One of the advantages is the fact that vaporized medication does not have to pass through the stomach or the liver meaning that no potency is lost. So not only is the medication delivered faster, it is also more efficient in terms of how much medication actually makes its way into the blood stream. Costs could be lowered and no longer would struggling patients be forced to contend with the prospect of having to swallow some giant, gross tasting pill. One company is already offering e-liquid infused with vitamins. There are endless possibilities here.
There has even been mention made of gaping potentially being made available to diabetics. Imagine not having to endure painful, daily injections. Thanks to a new generation of inspired researchers, we may be at the tip of the iceberg for the benefits of vaping.
Perhaps some day in the not to distant future, vaping will come to be viewed as a therapeutic. Currently, much of the medical research community has an unfavorable view of e-cigs. Many even engage in negative electronic cigarette propaganda.
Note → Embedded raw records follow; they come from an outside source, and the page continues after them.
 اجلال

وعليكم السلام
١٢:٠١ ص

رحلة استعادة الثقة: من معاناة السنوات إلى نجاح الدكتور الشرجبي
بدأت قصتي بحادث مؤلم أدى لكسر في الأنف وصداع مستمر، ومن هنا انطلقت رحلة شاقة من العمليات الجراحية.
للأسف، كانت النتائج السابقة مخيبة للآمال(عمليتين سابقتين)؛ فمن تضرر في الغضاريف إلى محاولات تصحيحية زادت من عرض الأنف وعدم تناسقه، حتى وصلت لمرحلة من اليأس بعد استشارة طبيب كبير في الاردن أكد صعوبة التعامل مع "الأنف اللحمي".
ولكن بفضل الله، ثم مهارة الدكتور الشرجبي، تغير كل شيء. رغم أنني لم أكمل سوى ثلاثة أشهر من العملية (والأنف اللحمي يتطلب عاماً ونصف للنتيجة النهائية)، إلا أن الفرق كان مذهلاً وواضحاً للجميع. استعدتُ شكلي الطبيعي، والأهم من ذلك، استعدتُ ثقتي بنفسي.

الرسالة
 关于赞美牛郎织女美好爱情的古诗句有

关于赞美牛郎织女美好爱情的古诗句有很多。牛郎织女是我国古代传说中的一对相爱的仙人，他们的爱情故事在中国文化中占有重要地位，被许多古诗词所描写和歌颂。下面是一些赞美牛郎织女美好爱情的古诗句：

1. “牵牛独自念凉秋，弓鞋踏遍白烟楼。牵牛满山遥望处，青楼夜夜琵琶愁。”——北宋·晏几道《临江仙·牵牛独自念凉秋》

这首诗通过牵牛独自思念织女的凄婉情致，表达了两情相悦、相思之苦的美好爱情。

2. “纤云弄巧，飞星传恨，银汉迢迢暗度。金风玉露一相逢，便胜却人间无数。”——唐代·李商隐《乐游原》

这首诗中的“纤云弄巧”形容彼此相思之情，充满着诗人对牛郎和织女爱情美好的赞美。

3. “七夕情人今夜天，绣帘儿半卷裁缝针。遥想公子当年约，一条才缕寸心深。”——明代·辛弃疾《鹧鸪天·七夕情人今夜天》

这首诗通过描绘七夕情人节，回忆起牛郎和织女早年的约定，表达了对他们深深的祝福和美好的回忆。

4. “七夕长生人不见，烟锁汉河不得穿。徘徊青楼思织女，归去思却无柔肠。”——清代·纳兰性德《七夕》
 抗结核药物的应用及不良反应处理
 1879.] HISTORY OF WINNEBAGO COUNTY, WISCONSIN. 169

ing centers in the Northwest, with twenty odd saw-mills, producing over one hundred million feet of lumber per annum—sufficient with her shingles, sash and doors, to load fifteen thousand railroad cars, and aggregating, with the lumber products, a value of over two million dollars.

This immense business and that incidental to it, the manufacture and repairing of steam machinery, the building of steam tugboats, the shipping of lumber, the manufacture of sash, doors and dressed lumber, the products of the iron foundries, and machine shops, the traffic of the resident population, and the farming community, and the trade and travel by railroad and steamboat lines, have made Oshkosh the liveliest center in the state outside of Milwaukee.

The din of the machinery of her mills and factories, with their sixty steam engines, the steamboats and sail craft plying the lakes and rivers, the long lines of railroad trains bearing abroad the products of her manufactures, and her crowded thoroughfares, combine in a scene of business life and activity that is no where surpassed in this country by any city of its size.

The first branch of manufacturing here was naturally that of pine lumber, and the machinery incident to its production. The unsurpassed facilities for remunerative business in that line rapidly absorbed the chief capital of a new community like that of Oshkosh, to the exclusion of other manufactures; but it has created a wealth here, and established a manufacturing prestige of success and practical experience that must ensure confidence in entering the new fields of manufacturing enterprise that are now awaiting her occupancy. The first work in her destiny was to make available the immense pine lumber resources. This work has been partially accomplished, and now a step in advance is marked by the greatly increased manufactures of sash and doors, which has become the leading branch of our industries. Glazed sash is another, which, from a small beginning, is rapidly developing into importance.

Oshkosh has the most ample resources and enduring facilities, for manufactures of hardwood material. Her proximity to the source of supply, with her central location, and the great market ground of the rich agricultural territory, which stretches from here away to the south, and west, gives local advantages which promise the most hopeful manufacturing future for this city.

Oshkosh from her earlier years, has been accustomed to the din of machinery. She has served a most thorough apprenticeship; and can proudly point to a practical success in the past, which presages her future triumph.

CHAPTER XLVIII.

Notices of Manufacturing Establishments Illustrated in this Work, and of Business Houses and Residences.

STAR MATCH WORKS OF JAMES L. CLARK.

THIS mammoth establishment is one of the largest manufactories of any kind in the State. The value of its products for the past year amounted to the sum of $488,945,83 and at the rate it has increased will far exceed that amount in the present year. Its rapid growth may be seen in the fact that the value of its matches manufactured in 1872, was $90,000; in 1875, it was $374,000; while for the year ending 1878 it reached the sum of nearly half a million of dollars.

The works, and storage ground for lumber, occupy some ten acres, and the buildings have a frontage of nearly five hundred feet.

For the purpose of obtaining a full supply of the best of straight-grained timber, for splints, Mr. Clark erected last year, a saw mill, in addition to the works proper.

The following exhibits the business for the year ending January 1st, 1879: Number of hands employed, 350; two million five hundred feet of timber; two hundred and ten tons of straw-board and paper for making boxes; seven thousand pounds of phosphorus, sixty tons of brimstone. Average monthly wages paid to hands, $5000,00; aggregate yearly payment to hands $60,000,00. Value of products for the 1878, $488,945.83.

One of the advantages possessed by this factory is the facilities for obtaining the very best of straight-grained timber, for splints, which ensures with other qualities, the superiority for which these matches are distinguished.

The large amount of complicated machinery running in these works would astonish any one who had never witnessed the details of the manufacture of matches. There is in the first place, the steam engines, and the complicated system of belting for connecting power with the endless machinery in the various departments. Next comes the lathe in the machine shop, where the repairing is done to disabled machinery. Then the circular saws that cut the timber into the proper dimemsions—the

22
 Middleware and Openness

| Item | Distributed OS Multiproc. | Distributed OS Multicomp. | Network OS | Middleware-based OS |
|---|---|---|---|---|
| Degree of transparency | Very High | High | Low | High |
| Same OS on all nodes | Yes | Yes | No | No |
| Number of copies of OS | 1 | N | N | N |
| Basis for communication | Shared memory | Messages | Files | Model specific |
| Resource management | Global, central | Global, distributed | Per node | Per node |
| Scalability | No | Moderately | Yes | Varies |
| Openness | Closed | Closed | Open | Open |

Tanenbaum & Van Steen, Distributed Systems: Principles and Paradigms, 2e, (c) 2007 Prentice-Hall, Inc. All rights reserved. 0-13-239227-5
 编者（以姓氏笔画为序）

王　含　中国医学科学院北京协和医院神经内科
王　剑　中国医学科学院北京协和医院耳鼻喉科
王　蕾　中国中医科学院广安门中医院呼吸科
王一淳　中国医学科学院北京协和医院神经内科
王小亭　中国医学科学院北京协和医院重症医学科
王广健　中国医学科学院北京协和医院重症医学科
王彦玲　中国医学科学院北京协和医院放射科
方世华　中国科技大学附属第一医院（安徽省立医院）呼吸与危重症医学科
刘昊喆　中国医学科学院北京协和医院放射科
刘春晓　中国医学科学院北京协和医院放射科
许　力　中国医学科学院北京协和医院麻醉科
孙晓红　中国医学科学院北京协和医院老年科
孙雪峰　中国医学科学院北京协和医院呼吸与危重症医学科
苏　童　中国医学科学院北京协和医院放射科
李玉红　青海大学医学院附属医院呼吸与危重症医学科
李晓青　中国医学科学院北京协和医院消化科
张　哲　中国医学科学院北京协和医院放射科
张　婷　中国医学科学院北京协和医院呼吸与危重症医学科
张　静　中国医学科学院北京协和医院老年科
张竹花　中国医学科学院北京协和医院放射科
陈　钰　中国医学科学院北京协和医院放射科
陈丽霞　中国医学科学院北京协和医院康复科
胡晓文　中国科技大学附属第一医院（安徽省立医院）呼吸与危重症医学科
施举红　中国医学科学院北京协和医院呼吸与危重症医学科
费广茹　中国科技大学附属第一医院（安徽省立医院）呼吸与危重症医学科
In spite of all of that, there is something refreshingly hopeful found in the irony that a community of skeptics could eventually be won over based on seeing the possibilities of an innovation that they had once aggressivley maligned.
Inspiration has always led to innovation and advancement. Whether innovation comes from a Sci Fi movie or from e-cigarette research, the bottom line is achieving that advancement. Hopefully, medical researchers and anti-tobacco advocates will soon realize that they have a powerful ally in e-cigs, not an enemy.